### [WORK TO BE COMPLETED]
Find each line in the records below that contains the string "camera", and copy every such line in full.

### [SUPPLIED RECORDS]
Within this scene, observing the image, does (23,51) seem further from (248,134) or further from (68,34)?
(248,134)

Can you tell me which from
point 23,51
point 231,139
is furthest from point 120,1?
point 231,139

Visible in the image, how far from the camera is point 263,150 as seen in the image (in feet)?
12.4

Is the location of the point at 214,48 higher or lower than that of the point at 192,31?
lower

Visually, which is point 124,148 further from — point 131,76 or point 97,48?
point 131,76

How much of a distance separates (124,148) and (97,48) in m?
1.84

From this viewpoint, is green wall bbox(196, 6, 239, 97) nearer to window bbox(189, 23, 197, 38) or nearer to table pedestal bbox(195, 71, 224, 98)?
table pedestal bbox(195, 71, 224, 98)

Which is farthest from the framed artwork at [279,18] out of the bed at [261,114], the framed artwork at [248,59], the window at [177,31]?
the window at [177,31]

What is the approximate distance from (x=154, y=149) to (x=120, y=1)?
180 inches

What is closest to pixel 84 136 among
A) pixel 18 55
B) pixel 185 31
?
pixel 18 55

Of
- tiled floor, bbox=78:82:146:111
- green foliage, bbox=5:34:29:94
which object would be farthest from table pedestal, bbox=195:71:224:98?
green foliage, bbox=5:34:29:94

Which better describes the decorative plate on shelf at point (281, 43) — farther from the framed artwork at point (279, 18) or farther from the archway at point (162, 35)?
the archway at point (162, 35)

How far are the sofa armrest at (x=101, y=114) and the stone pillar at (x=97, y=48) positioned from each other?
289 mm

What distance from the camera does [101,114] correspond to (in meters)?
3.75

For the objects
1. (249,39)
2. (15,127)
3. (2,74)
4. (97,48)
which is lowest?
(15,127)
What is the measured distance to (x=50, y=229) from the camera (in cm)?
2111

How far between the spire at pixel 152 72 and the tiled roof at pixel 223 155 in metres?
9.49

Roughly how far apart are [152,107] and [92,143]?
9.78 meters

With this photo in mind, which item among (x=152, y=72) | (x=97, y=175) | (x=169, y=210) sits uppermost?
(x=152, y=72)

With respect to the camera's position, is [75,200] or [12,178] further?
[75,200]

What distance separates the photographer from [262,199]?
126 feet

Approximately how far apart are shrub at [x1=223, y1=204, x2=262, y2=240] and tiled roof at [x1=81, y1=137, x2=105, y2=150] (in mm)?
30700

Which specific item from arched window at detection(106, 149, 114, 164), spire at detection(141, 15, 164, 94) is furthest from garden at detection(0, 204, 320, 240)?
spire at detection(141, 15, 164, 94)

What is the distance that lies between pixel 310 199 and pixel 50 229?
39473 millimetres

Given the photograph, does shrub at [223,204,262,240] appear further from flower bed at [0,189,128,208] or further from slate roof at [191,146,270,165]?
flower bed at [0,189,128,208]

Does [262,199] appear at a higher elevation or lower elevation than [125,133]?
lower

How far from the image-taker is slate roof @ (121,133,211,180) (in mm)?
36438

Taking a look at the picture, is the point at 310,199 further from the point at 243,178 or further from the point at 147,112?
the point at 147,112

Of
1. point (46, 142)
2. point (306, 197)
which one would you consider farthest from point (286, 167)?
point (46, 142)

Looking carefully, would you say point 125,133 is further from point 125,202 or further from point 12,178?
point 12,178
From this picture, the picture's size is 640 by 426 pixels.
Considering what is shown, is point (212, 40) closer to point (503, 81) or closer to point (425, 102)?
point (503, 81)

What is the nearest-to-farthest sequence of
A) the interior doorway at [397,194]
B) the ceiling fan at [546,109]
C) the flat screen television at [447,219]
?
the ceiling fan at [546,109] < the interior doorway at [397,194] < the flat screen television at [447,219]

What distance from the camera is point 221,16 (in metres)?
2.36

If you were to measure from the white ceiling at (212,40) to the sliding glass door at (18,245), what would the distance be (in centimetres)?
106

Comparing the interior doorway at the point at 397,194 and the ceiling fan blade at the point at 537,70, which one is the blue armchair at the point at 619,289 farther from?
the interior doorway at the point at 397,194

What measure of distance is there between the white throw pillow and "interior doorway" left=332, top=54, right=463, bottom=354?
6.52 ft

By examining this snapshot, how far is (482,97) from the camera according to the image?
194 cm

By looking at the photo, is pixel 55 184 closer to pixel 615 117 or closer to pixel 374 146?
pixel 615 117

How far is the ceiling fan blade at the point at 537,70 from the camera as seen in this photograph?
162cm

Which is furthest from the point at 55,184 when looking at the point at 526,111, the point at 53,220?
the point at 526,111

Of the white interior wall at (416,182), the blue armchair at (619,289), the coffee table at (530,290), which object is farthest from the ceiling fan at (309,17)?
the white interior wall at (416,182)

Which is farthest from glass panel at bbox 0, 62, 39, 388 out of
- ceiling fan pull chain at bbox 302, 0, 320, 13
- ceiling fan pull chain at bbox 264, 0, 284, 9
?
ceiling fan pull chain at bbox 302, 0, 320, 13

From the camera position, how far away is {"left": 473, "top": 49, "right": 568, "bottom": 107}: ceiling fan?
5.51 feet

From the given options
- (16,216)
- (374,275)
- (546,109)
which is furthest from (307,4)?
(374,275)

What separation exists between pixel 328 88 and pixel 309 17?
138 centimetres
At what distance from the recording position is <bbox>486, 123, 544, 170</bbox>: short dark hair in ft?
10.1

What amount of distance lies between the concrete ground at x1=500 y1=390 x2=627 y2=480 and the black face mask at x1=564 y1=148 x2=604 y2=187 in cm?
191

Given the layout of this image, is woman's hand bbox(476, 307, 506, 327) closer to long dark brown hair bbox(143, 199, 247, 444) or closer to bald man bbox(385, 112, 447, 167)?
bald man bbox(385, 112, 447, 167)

### [EXERCISE ANSWER]
Visible in the image, how far from the camera is point 263,150 as seen in the image (in feet)?
What distance from the camera does [101,114] correspond to (in meters)?
What is the measured distance to (x=50, y=229) from the camera (in cm)?
With respect to the camera's position, is [75,200] or [12,178] further?
What distance from the camera is point 221,16 (in metres)?
By examining this snapshot, how far is (482,97) from the camera according to the image?
How far is the ceiling fan blade at the point at 537,70 from the camera as seen in this photograph?
From the camera position, how far away is {"left": 473, "top": 49, "right": 568, "bottom": 107}: ceiling fan?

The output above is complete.